他垂着眼,没有作声,可他心里清楚,母亲说得一点不错。
北安王一旦选了戚欢,皇上是否还会器重他,是否连同靖安侯府一起忌惮,难料。
见他神色已有几分松动,侯夫人又开口:“至于夏晚絮……”
她唇角浮起一抹冷笑。
“如今满京城都在传,是她命硬克死了侯爷。这样的名声,她便是和离回了夏家,又有哪户人家还敢上门提亲?”
“戚恒,只要戚欢进了东宫,待太子登基,你便是太子最倚重的舅兄,到了那时,权势富贵唾手可得。”
她意味深长地看着儿子,“区区一个夏家,还不是任由你拿捏?”
侯夫人忽然话锋一转,“还是说……你舍不得夏晚絮?”
程戚恒薄唇微抿,没有回答。
脑海里却不由自主浮现出多年前那惊鸿一瞥。
那时父亲与夏家议亲,他听闻夏家嫡长女生得倾城绝色,便特意寻了个机会远远看了一眼。
少女立于花树之下,一袭素衣,眉眼温婉,容色灼若春华。
只一眼,便叫他动了心。
那时候,他甚至想过,待她嫁入侯府,自己会与她举案齐眉,恩爱一生。
至于纳妾、开枝散叶,不过是往后的事。
他从未打算在成亲之前养什么外室。
偏偏边关苦寒,一次酒后失控,他与魏兰竹有了夫妻之实。
偏又那么巧,只此一次,魏兰竹便怀了身孕。
木已成舟,他只能将人安置在外,想着待夏晚絮生下嫡子,再寻个合适的时机,将魏兰竹母子接回府中。
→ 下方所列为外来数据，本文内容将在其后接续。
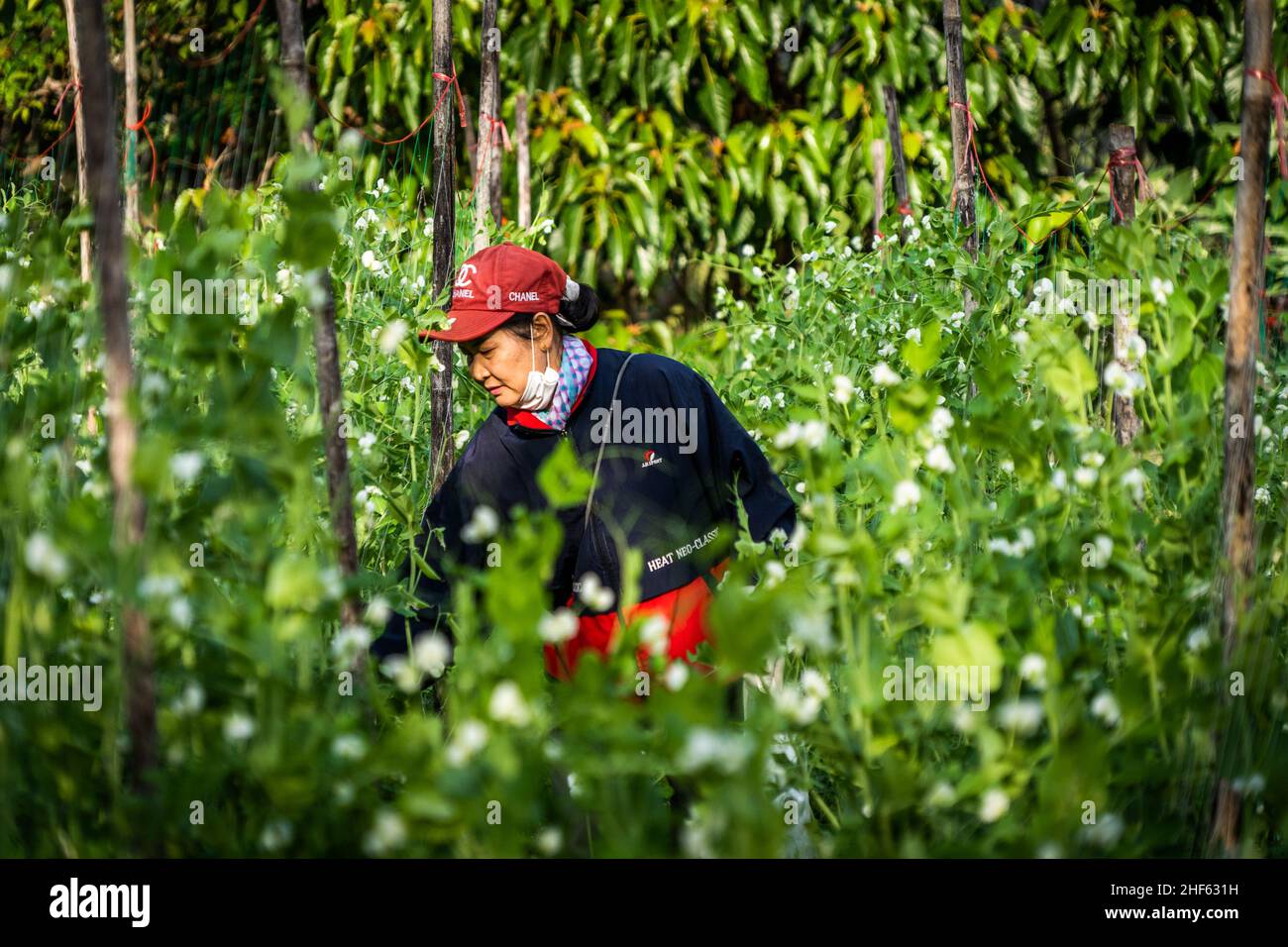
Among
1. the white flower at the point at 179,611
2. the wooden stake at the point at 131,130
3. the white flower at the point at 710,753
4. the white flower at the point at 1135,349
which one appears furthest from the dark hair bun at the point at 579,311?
the wooden stake at the point at 131,130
谁知父亲病重,在新婚夜硬逼着他在爵位与夏晚絮之间做出抉择。
为了靖安侯府,为了侯爷之位,他只能提前将魏兰竹母子迎进府。
他原以为,以夏晚絮温顺的性子,只需耐心哄一哄,她终究会妥协。
可他没想到,她骨子里竟烈到如此地步。
宁可和离,也不肯饮下那杯妾室茶。
想到这里,程戚恒眼底掠过一丝阴沉,“母亲……夏晚絮或许知道我的隐疾。”
侯夫人闻言,却只是淡淡一笑,“我看你是关心则乱。”
“你与她至今未曾圆房,她如何知道你的隐疾?”
“便是她从旁人口中听到了些什么,也不过捕风捉影,没有半点凭据。”
“她若敢拿到外头胡言乱语,你大可告到御前,污蔑侯府世子,可不是小罪。”
她走到太师椅前,端起茶盏抿了一口。
“戚恒,男人有了权势,还怕没有美人吗?”
她抬眼看向儿子,“只要夏晚絮还活着,将来你若真放不下她,也未必没有法子。”
程戚恒倏地抬起头,那双眼睛幽沉如深井,压抑着近乎偏执的占有欲。
侯夫人却仿佛没有看见,只淡淡道:“你自己好好想想,别为了一个女人,误了整个靖安侯府。”
程戚恒垂下眼,沉默了很久。
夏晚絮命中带煞,克死公爹,这样的名声,的确难再寻一门像样的亲事。
夏牧谦那样精于算计的人,为何执意要接她回去?
可那又如何?
程戚恒眸底渐渐漫上一层阴鸷,唇角缓缓勾起一抹森冷的弧度。
权势在手,世间便没有什么是得不到的。
夏晚絮,这一生,你只能是我的。
他缓缓抬起眼,声音低沉而平静,“母亲,回夏家的话吧,等父亲头七过后,我便写和离书。”
侯夫人先是一怔,随即面上一喜,“你总算想明白了。”
程戚恒神色却依旧冷峻,“不过,王夫人必须先将戚欢从名单上摘下来。”
他先试探一下王氏是否真能办成事,至于和离书,父亲头七过后,他再找个理由拖一拖。
只要夏晚絮和他牵扯不清,她就别想找别的婆家。
他眼底掠过一抹深沉的算计,“靖安侯府的富贵,还远没有到头。”
侯夫人见他终于将心思放回前程上,悬着的一颗心总算落了下来。